This seems on its face to be a significant improvement on the goals of YAML, but I think the tradeoffs it makes will likely move YAML’s problems into a different place, creating a whole different set of difficulties understanding what a given data is, means, or does.
The problem with human friendly formats is that the thing that typically makes them human friendly is removing things that make reading and editing difficult, but make disambiguation possible. If the format ever needs to be read by a machine, something has to do that disambiguation.
If it’s not provided by the format, you’ve turned every usage into a potential source of bugs that would otherwise be restricted to interchange/stack implementation incompatibilities. In other words, now your format can have a different set of expectations even on the same system.

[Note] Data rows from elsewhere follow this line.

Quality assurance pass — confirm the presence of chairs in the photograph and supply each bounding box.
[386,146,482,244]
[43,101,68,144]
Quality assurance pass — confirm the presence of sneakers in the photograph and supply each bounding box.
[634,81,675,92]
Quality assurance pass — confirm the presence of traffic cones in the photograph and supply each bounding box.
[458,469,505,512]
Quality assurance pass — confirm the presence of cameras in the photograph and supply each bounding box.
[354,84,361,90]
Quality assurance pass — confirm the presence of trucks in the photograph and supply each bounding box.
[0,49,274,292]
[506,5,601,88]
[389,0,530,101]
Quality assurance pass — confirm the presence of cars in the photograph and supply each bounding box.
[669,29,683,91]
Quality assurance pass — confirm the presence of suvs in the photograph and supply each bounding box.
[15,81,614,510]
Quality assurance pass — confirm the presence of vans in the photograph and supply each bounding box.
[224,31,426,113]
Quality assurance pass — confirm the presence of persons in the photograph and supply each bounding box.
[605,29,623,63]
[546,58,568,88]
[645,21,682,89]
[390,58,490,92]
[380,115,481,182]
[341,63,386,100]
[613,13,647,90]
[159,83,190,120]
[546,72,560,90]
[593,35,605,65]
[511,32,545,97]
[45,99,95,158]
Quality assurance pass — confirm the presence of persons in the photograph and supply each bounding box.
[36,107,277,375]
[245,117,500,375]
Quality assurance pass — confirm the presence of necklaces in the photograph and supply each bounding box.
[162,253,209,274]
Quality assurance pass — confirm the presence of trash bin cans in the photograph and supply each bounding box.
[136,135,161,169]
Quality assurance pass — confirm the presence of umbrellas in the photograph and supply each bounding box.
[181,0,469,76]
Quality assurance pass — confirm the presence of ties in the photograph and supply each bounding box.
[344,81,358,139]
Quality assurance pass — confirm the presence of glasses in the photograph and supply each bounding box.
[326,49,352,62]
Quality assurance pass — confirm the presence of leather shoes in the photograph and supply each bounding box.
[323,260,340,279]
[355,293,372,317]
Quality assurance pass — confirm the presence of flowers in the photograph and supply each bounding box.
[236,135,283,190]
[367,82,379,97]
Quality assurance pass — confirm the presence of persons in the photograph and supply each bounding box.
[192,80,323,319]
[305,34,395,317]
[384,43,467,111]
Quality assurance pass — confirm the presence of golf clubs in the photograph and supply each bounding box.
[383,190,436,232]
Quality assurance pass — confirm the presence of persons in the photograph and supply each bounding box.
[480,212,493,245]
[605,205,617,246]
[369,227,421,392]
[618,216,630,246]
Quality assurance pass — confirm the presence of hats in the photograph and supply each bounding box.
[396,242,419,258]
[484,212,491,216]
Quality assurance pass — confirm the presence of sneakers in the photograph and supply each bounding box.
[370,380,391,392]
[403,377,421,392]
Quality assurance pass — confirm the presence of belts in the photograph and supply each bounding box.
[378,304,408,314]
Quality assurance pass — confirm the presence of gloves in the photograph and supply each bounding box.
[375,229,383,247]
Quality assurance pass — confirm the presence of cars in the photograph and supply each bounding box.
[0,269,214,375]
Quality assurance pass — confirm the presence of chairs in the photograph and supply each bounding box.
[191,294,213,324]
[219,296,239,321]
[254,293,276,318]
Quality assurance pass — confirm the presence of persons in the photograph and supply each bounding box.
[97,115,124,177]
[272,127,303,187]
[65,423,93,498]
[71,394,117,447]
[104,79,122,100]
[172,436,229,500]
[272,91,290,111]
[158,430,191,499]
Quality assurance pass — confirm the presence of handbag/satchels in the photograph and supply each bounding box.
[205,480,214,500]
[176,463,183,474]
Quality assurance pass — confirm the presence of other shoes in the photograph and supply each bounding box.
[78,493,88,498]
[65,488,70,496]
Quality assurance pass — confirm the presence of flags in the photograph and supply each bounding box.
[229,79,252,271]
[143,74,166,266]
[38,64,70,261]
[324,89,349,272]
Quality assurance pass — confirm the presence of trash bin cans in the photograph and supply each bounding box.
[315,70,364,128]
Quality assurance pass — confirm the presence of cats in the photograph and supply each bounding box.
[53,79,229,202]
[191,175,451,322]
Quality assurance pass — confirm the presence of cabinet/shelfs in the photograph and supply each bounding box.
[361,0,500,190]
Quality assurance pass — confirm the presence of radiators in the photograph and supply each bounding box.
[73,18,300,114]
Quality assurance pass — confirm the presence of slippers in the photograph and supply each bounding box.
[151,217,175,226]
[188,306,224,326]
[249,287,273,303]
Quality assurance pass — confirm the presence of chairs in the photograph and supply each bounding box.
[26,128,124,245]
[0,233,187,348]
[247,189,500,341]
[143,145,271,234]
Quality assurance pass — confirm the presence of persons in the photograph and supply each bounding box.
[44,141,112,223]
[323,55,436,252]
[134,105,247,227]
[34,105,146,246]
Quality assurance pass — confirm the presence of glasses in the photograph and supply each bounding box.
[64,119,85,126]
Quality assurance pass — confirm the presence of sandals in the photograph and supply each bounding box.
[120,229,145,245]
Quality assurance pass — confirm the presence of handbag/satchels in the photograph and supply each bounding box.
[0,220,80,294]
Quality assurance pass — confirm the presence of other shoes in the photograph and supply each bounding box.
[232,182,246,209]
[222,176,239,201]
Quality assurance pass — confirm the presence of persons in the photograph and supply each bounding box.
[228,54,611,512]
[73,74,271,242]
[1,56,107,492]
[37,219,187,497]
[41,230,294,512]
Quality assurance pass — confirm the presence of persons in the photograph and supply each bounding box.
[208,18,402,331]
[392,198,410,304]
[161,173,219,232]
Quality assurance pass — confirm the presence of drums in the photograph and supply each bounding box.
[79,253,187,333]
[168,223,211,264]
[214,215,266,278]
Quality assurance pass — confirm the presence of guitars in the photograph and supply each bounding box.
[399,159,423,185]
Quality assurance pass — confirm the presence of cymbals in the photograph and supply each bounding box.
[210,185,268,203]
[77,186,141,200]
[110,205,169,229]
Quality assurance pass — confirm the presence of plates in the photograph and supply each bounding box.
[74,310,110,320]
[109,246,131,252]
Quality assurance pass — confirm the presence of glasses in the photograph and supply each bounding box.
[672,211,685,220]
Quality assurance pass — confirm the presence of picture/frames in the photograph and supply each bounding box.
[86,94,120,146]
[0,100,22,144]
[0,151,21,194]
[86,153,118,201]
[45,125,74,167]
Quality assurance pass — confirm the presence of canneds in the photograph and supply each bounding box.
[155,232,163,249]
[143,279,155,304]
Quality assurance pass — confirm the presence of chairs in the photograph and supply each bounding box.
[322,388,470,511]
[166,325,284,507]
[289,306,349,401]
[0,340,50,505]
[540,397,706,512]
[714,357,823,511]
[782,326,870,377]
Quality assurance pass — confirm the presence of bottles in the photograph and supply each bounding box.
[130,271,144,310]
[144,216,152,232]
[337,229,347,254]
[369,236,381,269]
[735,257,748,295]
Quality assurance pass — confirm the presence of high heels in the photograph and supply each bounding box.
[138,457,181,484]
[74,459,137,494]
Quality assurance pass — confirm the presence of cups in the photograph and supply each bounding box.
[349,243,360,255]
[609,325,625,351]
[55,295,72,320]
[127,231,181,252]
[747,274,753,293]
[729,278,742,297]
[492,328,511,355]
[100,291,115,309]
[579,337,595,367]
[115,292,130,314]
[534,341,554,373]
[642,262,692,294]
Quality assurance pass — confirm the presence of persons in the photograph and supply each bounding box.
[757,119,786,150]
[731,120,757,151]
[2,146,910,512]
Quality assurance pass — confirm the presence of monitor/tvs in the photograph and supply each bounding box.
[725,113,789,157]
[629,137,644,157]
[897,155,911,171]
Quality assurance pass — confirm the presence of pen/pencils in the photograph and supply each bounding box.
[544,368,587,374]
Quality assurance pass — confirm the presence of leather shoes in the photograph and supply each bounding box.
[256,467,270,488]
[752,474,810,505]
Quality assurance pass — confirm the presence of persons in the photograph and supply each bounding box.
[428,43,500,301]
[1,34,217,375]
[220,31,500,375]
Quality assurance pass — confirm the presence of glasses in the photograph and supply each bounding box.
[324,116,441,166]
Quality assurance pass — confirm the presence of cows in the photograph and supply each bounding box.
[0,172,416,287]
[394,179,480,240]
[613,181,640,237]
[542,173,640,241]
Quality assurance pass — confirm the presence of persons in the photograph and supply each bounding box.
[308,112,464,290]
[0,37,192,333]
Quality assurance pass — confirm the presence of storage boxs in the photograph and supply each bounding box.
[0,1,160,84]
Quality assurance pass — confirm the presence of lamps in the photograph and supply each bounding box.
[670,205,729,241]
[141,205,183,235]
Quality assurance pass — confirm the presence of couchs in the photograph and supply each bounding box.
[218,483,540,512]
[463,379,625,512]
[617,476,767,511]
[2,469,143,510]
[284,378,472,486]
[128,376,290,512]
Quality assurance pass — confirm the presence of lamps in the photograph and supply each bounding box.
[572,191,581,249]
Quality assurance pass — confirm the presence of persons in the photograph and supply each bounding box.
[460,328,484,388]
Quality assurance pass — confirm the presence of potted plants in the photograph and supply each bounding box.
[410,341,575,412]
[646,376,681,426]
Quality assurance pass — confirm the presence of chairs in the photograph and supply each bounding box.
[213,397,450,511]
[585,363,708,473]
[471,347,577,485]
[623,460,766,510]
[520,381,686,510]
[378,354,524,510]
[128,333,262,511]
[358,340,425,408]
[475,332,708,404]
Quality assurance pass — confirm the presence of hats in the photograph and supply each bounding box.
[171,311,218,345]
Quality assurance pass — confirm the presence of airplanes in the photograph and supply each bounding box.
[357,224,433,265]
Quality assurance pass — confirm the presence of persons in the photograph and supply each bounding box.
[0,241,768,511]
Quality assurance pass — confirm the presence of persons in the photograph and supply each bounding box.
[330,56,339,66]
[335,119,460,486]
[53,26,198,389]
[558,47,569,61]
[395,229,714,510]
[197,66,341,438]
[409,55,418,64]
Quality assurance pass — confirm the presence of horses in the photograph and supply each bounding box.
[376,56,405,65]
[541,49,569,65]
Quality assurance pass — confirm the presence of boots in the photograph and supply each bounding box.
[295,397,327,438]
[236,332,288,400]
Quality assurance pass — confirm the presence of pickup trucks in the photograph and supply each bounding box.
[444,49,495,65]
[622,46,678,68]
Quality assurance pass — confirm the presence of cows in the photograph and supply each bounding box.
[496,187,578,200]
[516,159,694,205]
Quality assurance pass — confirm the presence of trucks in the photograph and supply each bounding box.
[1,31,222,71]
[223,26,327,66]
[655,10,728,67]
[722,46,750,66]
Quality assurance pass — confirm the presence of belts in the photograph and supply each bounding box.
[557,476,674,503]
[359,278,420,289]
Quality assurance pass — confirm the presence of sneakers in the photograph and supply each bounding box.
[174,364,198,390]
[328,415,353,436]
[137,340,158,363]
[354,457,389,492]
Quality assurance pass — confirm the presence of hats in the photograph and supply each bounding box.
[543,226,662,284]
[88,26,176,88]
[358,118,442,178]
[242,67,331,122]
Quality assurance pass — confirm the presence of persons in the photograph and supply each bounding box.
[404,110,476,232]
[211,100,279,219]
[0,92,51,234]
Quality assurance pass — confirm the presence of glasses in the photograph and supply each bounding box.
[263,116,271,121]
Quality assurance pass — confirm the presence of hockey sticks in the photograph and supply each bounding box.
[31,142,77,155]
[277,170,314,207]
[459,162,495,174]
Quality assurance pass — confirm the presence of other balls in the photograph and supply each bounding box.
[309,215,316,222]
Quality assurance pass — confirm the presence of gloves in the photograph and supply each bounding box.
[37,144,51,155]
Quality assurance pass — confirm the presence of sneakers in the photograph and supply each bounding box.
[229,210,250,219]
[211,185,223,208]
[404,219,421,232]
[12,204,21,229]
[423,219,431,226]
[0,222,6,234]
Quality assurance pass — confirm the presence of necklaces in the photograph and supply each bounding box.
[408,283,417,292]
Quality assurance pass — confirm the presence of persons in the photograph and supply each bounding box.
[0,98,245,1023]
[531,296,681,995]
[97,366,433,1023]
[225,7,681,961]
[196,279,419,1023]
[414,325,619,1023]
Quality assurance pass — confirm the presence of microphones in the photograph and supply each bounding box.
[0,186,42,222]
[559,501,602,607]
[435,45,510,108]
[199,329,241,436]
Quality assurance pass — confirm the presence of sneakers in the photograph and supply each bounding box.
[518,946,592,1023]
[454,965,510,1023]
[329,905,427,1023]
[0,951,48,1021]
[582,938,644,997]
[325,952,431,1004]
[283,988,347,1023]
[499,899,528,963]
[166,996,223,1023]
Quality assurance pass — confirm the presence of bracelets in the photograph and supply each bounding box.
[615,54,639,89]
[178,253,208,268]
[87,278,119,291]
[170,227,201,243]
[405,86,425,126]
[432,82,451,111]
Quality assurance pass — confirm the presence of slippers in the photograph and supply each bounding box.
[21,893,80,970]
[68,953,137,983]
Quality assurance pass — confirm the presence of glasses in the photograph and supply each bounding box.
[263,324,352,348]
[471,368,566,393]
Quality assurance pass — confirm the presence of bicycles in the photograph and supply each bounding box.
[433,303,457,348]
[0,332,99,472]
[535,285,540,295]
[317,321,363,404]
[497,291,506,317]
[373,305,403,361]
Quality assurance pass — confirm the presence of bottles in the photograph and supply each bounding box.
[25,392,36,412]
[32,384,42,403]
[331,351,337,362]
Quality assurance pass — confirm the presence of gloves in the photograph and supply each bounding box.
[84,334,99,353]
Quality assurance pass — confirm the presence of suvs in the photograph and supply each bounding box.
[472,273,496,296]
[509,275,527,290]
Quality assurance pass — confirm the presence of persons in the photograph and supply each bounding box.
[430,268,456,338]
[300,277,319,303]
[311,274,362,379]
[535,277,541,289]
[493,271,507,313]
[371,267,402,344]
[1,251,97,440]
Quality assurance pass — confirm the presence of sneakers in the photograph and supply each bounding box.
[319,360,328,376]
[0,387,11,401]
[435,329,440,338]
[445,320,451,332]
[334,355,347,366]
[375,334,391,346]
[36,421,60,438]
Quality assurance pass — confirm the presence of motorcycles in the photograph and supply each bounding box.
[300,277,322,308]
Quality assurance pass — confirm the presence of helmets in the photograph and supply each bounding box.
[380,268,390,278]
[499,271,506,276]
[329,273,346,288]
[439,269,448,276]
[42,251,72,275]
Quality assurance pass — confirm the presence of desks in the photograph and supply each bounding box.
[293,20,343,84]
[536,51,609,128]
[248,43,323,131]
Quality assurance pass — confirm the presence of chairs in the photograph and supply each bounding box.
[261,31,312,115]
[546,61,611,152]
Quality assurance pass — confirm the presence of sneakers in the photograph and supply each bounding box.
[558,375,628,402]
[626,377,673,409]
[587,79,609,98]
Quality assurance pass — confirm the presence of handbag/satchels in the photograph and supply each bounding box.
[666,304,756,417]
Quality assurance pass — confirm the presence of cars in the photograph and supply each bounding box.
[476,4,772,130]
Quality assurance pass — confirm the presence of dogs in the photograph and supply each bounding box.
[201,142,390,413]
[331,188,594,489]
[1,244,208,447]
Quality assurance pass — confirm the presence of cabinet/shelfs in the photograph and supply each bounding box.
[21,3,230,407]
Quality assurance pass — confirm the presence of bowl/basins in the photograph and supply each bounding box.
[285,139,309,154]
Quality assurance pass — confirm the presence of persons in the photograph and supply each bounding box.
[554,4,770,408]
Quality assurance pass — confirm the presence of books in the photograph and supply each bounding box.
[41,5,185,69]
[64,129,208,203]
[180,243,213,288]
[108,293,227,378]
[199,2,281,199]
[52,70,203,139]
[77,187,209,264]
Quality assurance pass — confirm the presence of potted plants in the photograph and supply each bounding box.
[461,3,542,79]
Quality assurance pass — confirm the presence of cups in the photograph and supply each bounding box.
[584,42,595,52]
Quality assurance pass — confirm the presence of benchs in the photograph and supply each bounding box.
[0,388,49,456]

The natural response to that problem will be to bolt on validation, types, and documentation that is provided arbitrarily (and with varying quality).
IMO, efforts in human friendly formats should focus less on stripping out funny characters, and more on which minimal set of funny characters provide:
- Good readability
- Good editability
- Clarity of structure
- Clarity of data types
- Reasonable tolerance and flexibility for variance in arbitrary formatting/style preference (particularly in delimiting long form/multiline text and annotations), because no one can agree what good readability or editability means
- A flexible type system that allows machines and humans to know what a given datum is without variation or surprises
I generally find that the biggest problem with human friendly formats like YAML, which I think this also has, is that they tend to decouple readability from writability, and this encourages all sorts of complexity and polymorphism that seem superficially expressive, but end up just being difficult to work with. I've seen so many cases where YAML schemas turn into a quasi-DSL, because the developer thought that it was more important to have a clean looking configuration than one that is easy to edit. The result is that things like indentation get really weird, because the developer didn't optimize for having a sane underlying model.
A great comparison for this is CircleCI's config syntax and that used by GitHub Actions. The Circle format is extremely error prone; about half the time when I'm modifying a Circle config, I'll end up pushing a broken config, even though the YAML syntax itself is valid. With the GitHub Actions format, I almost never screw it up. I don't think it's a coincidence that if you convert a Circle configuration to JSON, it looks twisted and bizarre, whereas if you do the same with a GHA config, it looks perfectly ordinary and sensible.
If you think of YAML as "a prettier version of JSON", and design as if your users will work primarily with JSON, you can do fine with it. If you think of it as a medium for building your own configuration language, you'll make something awful. The problem is that any human friendly format is going to inherently encourage the latter.
See also the travesty that is Ansible's YAML-based DSL, which includes fun stuff like an in-line replacement language with tokens enclosed in braces, which of course you have to quote in some cases so that pyyaml doesn't think they are dicts.
The problem with human friendly formats is that the thing that typically makes them human friendly is removing things that make reading and editing difficult, but make disambiguation possible. If the format ever needs to be read by a machine, something has to do that disambiguation.
If it’s not provided by the format, you’ve turned every usage into a potential source of bugs that would otherwise be restricted to interchange/stack implementation incompatibilities. In other words, now your format can have a different set of expectations even on the same system.
The natural response to that problem will be to bolt on validation, types, and documentation that is provided arbitrarily (and with varying quality).
IMO, efforts in human friendly formats should focus less on stripping out funny characters, and more on which minimal set of funny characters provide:
- Good readability
- Good editability
- Clarity of structure
- Clarity of data types
- Reasonable tolerance and flexibility for variance in arbitrary formatting/style preference (particularly in delimiting long form/multiline text and annotations), because no one can agree what good readability or editability means
- A flexible type system that allows machines and humans to know what a given datum is without variation or surprises
- Maybe humans should just use a GUI?